Multiple Unity instances stops #4194

ProxyCausal · 2020-07-03T17:30:52Z

Unity environment worker stops almost immediately after running when using num-envs > 1.

Note:
Slightly unrelated issue, but I can't make a separate post about it since it only happens on my custom environment. When I created multiple training areas and start training, my agent won't move after pressing play. I am using a separate controller script instead of heuristics mode, and I can manually control with that. In my original scene with only one copy, the opposite is true: I can train but not manually control. When I press play the position moves, but it is not moving in editor and I can't control. Not sure why this is, but I suspect somehow it is still being controlled by ml-agents.

To Reproduce
Steps to reproduce the behavior:

CD into ml-agents directory, run mlagents-learn config/ppo/WallJump.yaml --run-id=WallJumper --num-envs=2

Console logs / stack traces

WARNING:tensorflow:From c:\users\gdev\anaconda3\envs\rl\lib\site-packages\tensorflow_core\python\compat\v2_compat.py:65: disable_resource_variables (from tensorflow.python.ops.variable_scope) is deprecated and will be removed in a future version.
┄┄┄┄┄┄┄┄┄┄┄┄┄┄┄┄┄┄┄┄
● **What you need to do**:
a) In the ML-Agents issue, what run ID does the reproduction command specify?
b) Carry the ML-Agents issue forward from its last line of console output.
The rows that come after this point are taken from a separate, unrelated source.

[Rows of spatial question data]
┄┄┄┄┄┄┄┄┄┄┄┄┄┄┄┄┄┄┄┄
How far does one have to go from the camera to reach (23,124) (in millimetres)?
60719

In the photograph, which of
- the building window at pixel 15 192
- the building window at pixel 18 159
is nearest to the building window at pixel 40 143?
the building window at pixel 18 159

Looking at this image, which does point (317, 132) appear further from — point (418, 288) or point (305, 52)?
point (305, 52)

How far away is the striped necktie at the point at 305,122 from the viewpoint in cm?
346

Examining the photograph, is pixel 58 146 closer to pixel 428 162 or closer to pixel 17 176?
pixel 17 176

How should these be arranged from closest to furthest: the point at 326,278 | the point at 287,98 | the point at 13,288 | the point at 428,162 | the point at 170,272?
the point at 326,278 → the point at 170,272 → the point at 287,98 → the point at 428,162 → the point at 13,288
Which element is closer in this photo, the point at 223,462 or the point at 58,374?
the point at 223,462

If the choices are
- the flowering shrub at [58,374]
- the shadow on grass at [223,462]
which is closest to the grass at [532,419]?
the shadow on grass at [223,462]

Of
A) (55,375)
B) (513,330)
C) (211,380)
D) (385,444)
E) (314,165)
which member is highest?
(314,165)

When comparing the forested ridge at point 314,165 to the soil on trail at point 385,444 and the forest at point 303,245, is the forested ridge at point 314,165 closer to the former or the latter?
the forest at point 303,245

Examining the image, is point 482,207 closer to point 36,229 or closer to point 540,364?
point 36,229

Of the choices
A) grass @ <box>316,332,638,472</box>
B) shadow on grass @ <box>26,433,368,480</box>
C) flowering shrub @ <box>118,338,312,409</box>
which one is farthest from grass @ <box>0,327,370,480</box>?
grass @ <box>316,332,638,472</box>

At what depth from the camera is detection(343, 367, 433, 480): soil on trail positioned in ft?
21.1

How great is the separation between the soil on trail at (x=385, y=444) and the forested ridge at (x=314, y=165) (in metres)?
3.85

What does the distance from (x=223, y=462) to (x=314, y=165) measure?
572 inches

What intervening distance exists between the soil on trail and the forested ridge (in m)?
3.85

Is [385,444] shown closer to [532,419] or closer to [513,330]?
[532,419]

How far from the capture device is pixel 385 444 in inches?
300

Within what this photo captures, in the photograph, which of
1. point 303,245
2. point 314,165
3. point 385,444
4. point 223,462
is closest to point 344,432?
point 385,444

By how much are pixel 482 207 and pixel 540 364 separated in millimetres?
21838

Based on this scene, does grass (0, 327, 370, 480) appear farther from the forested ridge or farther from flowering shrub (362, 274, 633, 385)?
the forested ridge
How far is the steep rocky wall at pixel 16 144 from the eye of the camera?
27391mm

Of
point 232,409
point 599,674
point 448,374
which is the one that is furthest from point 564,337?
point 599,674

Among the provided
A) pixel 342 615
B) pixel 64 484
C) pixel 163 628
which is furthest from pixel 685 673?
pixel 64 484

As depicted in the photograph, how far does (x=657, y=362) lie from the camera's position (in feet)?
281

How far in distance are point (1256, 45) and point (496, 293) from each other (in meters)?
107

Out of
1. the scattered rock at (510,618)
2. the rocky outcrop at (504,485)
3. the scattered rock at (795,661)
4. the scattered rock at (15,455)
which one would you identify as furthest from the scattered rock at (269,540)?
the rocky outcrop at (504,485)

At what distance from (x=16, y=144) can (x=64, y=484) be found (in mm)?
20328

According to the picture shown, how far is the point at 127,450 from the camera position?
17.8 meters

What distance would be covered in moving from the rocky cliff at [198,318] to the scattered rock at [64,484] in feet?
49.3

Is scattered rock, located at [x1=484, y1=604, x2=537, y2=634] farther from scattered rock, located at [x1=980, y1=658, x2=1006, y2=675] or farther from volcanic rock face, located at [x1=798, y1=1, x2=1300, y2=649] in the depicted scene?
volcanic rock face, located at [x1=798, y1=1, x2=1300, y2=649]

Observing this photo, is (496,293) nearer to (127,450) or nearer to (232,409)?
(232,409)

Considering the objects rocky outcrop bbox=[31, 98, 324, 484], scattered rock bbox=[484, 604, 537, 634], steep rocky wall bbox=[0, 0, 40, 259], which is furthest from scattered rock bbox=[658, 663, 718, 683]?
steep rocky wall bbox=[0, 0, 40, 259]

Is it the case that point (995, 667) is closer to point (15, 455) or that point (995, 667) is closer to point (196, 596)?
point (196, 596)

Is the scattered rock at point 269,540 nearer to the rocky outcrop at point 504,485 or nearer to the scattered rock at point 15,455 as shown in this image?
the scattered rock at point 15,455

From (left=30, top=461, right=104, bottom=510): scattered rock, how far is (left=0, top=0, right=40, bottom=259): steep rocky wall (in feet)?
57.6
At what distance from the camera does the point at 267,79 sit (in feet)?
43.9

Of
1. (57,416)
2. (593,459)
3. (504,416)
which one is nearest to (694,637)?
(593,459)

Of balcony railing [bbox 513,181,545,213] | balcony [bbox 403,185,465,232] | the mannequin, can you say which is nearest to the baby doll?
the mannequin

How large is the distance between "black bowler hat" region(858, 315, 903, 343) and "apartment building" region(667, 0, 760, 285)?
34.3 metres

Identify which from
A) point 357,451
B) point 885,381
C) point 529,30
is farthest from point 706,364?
┄┄┄┄┄┄┄┄┄┄┄┄┄┄┄┄┄┄┄┄
● **Solved tasks**:
a) WallJumper

b)
Instructions for updating:
non-resource variables are not supported in the long term
WARNING:tensorflow:From c:\users\gdev\anaconda3\envs\rl\lib\site-packages\tensorflow_core\python\compat\v2_compat.py:65: disable_resource_variables (from tensorflow.python.ops.variable_scope) is deprecated and will be removed in a future version.
Instructions for updating:
non-resource variables are not supported in the long term
2020-07-03 13:14:48 INFO [subprocess_env_manager.py:191] UnityEnvironment worker 1: environment stopping.
2020-07-03 13:14:48 INFO [environment.py:199] Listening on port 5004. Start training by pressing the Play button in the Unity Editor.
2020-07-03 13:14:58 INFO [environment.py:108] Connected to Unity environment with package version 1.1.0-preview and communication version 1.0.0
2020-07-03 13:14:58 INFO [environment.py:265] Connected new brain:
SmallWallJump?team=0
2020-07-03 13:14:58 INFO [trainer_controller.py:234] Learning was interrupted. Please wait while the graph is generated.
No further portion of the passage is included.